Het jaarverslag 2019 van het programma is te vinden via de volgende link: https://dv2030.nl/documenten/jaarverslag-2019-programma-duurzame-veilig…–0. Onderdelen van DV2030 zullen landen in de Safety Delta Nederland (SDN)4 waarover ik u na de zomer uitgebreid zal informeren.
Duurzaam assetmanagement
Het afgelopen jaar is een set van praktische tools ontwikkeld om corrosie onder isolatie
beter te kunnen managen5. Met deze praktische tools wordt gewerkt aan het doel om industriële calamiteiten
te voorkomen door tijdige detectie van corrosie onder isolatie. Verder is een start
gemaakt met het opstellen van een Handreiking duurzaam assetmanagement.

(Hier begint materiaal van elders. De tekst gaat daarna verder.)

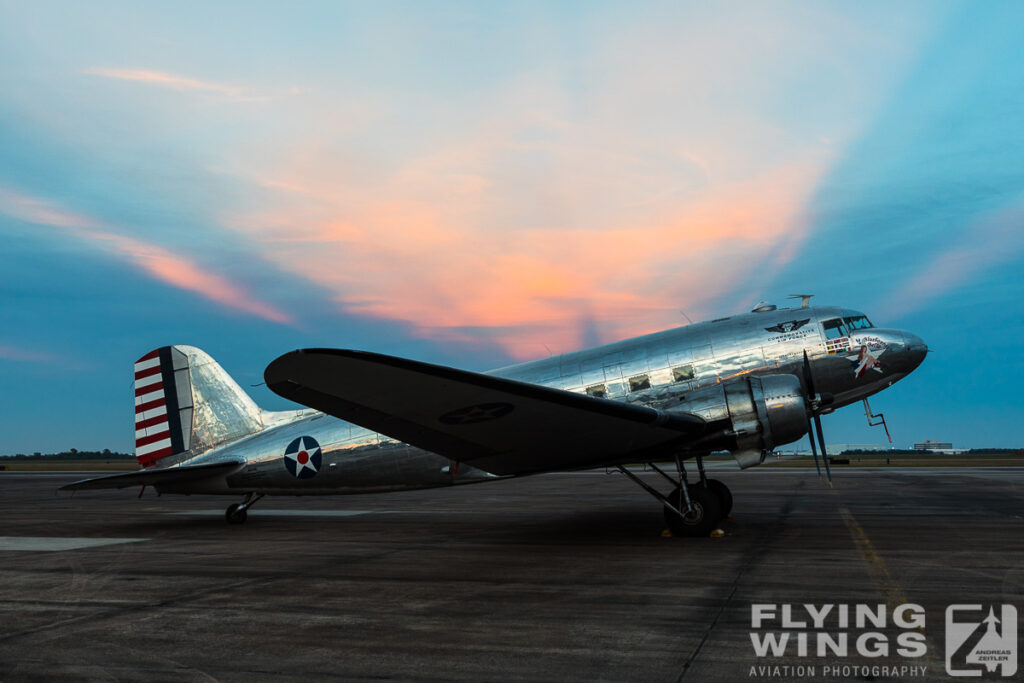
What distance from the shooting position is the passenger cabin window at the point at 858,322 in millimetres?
12648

Een robuust, toekomstbestendig Brzo-systeem
In 2019 is onderzocht hoe de afspraken rondom het samenwerkingsverband BRZO+ geformaliseerd
kunnen worden. Doel hiervan is om de samenwerking te verankeren en de slagvaardigheid
van BRZO+ te vergroten. Dit onderzoek heeft tot resultaat dat op dit moment gewerkt
wordt aan een bestuursconvenant tussen de BRZO+-partners en de verantwoordelijke bestuurlijke
partijen (stelsel- en beleidsverantwoordelijken). Deze afspraken worden naar verwachting
eind 2020 geformaliseerd. Dit draagt bij aan een heldere rol- en taakverdeling, betere
afstemming tussen beleid en uitvoering en zorgt voor minder vrijblijvendheid tussen
de samenwerking van Brzo-toezichthouders. Dit past ook in de versterking van de uitvoering
van de VTH-taken bij de Brzo-bedrijven.
In het kader van het Blockchainproject is er een applicatie ontwikkeld voor het delen
van zogenaamde «near misses». Dit zijn gebeurtenissen die net niet tot een incident
hebben geleid, maar waar wel belangrijke lessen uit kunnen worden geleerd. De ontwikkelde
applicatie geeft een eerste inzicht in de potentie van blockchain om «gevoelige informatie»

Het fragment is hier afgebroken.